Obama Sr., who got a job as a government economist, had little patience for politics or aptitude for diplomacy, publicly contradicting superiors, belittling co-workers and exposing fraud.
Once when a senior official proudly proclaimed a government-funded highway had been completed, Obama interrupted to say he’d visited the area and work had not begun.
“He had no fear,” Otunnu said. In academic journals, Obama lambasted government policies in impassioned essays.
Government bosses labeled him a troublemaker.
In addition, Obama was from the rival Luo tribe, complicating matters. As President Kenyatta consolidated his power, Luo leaders were shuffled aside. Mboya, Obama’s mentor and a fellow Luo, was assassinated in 1969.
Obama’s worsening drinking binges strained his career and marriage.

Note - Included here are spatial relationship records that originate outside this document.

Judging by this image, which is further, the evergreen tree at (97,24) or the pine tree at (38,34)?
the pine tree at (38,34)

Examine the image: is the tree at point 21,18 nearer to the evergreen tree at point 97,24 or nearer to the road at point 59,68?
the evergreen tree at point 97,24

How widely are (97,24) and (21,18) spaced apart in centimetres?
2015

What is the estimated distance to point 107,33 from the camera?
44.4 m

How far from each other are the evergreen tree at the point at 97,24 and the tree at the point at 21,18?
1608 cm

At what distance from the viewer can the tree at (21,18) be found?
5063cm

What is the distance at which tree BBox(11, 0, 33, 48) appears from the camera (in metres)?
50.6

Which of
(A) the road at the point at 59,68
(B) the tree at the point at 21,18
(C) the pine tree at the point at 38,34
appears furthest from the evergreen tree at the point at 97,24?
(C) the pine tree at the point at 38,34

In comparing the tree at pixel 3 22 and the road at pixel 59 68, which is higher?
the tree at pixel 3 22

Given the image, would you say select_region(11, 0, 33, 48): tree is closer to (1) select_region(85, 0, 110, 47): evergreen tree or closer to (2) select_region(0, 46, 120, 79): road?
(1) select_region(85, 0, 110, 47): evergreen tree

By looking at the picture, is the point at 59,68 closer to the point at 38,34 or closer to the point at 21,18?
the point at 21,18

“He would pass out on the doorstep,” said Leo Odera Omolo, a former drinking buddy and friend of the family. “Ruth would complain he’s getting out of hand.” The couple divorced in the early 1970s.
He was injured in several alcohol-related car accidents, including one in 1965 that killed a passenger, a recently engaged postal worker who was a friend from Obama’s hometown.
“Barack never really recovered from that,” Omolo said.
The accidents also tarnished Obama’s reputation. “Because he was so highly educated, people treated him like a king. Now, they were gossiping for the first time about his behavior.”
In 1971, Obama visited Hawaii to see his son. In his memoir, the senator describes a tense, monthlong visit during which his father taught him some African dance moves, impressed his classmates and squabbled with his mother one night over whether their son should study, as his father wanted, or watch a holiday airing of “How the Grinch Stole Christmas!”
The father returned to Kenya brimming with pride and told friends that he wanted to bring his son to the country.
“He showed me pictures and said, ‘Look, my son is a bull now,’ ” Omolo said.
But his career descent accelerated, culminating in his losing an important promotion, Aringo said. That sparked years of on-again, off-again stints at various government ministries. Sometimes he’d be fired, but usually he quit in disgust.
“He felt the whole system was corrupt,” Aringo said. “He would call and say, ‘I can’t stand it anymore. Let’s get a drink.’ ”
Friends began to keep their distance. Walgio Orwa, a professor at Great Lakes University in Kisumu, said the man he first met in the United States when both were students was unrecognizable when Orwa later saw him in the 1970s.
“Before, he was everyone’s role model,” Orwa said. “With that big beautiful voice, we all wanted to be like him. Later, everybody was asking what happened.”
On Nov. 24, 1982, as he drove home about 11 p.m., Obama’s car ran off the road and crashed, according to the Nairobi Times.
He was 46, the same age at which his son became the first African American to clinch a major U.S. party’s presidential nomination.